**Reading text**

———

Power Control of the K40 LPS

This has been moved from a DM between @jkwilborn & @donkjr to the forum for everyone’s benefit. We will continue it here.

Hi, I’ve had a couple of questions about K40s that I thought you could point me to some information on them.

How does the basic power control, ‘knob on console type’ work, hardware wise…

The simple answer is that the pot sets the duty cycle on a TL494 PWM controller which in turn drives an H switch that drives the HV transformer which in turn charges a voltage doubler. The drive to the HVT is sensed and fed back to the PWM control for current control.
In addition, a 600V power source is derived from the AC line using a very complex multiplying circuit.

More info on my blog: Don’s Laser Things: Search results for LPS circuits

Is there really any difference from one of the lps in the ‘China Blue’ that I have and the K40 other than cost or how it’s labeled.?

I would have to see a photo of the two LPS connectors to be sure. Generally, these 40W supplies are the same. The 50-60W I have seen have an upgraded HVT but the PCB circuits are the same. That said, I have seen a few new LPS designs that are not the same as the typical K40. I have also seen 80W configurations with the same circuitry and 2x HVT’s.

If it sets the pwm, how is the controller able to change it for power control?

In my recommended configuration the LPS power is controlled by PWM from two places;

  • the controller connected to L with a PWM signal
  • the pot connected to IN controls the internal PWM signal

The resulting PWM for the system is the product of the two PWM values.

Does this function the same if they replace the K40 controller with a different one.?
I would assume they both have some kind of control via the PWM from the controller.

———

**Given task A**
In the K40 power supply discussion, what does the pot set the duty cycle on?
**Given task B**
Do these statements agree with the K40 power supply discussion? For each, answer yes or no and quote the deciding words. (i) The 50-60W supplies have an upgraded HVT but the same PCB circuits. (ii) The 600V power source is derived from the AC line with a simple circuit. (iii) The system's resulting PWM is the sum of the two PWM values.
**Given task C**
Continue the K40 laser power supply discussion from its last line.

**Dataset excerpts**

———

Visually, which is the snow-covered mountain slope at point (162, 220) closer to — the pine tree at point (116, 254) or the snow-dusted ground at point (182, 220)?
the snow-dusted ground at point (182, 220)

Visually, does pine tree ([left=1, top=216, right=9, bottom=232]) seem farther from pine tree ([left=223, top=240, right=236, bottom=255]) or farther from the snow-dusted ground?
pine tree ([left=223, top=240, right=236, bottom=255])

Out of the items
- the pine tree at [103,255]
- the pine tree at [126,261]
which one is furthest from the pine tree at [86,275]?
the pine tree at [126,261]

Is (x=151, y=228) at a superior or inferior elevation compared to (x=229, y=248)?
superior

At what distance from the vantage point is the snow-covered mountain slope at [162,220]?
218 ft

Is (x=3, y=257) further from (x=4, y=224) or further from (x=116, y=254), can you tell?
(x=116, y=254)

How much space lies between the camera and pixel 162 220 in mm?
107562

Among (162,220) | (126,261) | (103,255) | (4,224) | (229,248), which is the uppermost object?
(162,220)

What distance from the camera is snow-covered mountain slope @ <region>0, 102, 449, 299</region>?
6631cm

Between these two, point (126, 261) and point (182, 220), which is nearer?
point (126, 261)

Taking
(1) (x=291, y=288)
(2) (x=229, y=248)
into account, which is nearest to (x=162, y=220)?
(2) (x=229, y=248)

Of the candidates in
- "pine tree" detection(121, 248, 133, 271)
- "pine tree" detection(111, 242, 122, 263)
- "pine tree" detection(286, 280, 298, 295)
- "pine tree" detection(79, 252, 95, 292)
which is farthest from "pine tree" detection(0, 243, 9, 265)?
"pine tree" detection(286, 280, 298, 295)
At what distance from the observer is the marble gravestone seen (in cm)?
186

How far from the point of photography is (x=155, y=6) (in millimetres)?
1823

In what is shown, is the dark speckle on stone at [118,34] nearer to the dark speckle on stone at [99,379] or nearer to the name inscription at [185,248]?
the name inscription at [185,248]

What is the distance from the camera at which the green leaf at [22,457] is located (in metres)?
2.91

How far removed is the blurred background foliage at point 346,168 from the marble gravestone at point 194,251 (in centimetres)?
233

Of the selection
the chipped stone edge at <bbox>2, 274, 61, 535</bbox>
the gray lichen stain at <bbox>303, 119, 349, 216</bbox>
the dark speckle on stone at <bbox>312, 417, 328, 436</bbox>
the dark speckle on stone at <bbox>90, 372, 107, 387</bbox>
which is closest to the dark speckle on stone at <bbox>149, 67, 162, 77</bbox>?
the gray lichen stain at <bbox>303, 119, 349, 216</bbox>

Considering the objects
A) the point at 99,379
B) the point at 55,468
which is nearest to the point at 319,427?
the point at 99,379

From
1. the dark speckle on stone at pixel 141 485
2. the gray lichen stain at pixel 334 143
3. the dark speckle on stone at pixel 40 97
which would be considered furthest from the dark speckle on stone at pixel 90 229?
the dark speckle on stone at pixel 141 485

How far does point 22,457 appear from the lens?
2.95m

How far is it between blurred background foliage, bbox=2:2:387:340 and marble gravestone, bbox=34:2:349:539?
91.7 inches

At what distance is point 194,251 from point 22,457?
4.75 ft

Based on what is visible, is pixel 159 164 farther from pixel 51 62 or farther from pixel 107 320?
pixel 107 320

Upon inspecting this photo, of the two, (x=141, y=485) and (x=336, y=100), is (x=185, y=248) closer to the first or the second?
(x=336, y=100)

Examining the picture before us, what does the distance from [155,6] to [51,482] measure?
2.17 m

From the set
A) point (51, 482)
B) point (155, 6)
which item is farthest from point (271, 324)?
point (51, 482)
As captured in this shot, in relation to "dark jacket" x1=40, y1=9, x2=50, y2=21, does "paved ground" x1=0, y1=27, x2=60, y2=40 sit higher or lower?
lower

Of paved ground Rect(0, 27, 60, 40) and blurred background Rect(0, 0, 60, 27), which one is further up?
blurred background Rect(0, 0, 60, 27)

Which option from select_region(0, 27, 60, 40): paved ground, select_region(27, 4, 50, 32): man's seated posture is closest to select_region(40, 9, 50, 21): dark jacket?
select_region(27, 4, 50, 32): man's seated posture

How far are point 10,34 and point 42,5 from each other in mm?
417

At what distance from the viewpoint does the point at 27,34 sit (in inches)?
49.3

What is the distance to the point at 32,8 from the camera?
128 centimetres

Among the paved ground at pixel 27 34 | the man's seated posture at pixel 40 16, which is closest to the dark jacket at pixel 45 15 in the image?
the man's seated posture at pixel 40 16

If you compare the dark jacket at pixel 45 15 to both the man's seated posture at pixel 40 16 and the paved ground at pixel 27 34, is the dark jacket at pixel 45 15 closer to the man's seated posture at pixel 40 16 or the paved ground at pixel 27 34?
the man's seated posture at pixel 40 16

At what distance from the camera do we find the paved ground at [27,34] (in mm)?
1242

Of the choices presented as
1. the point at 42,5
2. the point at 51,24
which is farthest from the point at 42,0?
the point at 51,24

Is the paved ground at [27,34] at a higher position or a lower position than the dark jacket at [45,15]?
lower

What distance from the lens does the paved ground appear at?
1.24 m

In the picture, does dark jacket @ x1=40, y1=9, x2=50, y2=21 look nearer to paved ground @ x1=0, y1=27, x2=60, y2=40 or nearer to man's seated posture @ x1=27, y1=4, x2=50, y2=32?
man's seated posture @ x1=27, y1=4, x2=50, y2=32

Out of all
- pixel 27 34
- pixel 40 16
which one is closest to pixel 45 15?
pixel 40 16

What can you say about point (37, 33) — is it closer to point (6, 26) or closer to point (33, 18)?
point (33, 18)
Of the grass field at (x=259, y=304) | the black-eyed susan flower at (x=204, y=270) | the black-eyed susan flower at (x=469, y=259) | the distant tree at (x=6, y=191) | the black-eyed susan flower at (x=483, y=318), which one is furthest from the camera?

———

**Exercise result A**
A TL494 PWM controller.

**Exercise result B**
(i) Yes: "The 50-60W I have seen have an upgraded HVT but the PCB circuits are the same."
(ii) No: "a 600V power source is derived from the AC line using a very complex multiplying circuit."
(iii) No: "The resulting PWM for the system is the product of the two PWM values."

**Exercise result C**
To my knowledge, the stock K40 controller only dithers and does not control power from the L pin. It turns the beam on and off with the L signal while the power level is controlled with the pot.
I am not sure how this changes if the stock controller is driven by the newer versions of compatible software.

More on my blog: Don's Laser Things: Engraving and PWM Control

I’ll have to look through your stuff and see if I can find a simple schematic… I’ve looked at the tl494 controller, so I’m somewhat aware of its functionality.

My schematic is posted on this forum but I did not create a simple or summary schematic. I can create one if you think it would help.

Aware of the hv lps and it’s basic operation, but haven’t really examined the current feedback area.

The current feedback mechanism has always been somewhat of a mystery to me. The current feedback seems open loop to me in that it is not actually measuring the current through the tube. Rather it indirectly measures the current in the output stage. When the tube (a negative resistance device) discharges the current waveform is a complex avalanche of current. I am not clear on how a closed-loop approach would be implemented or perhaps even necessary. I ended up figuring that since it works it must be sufficient.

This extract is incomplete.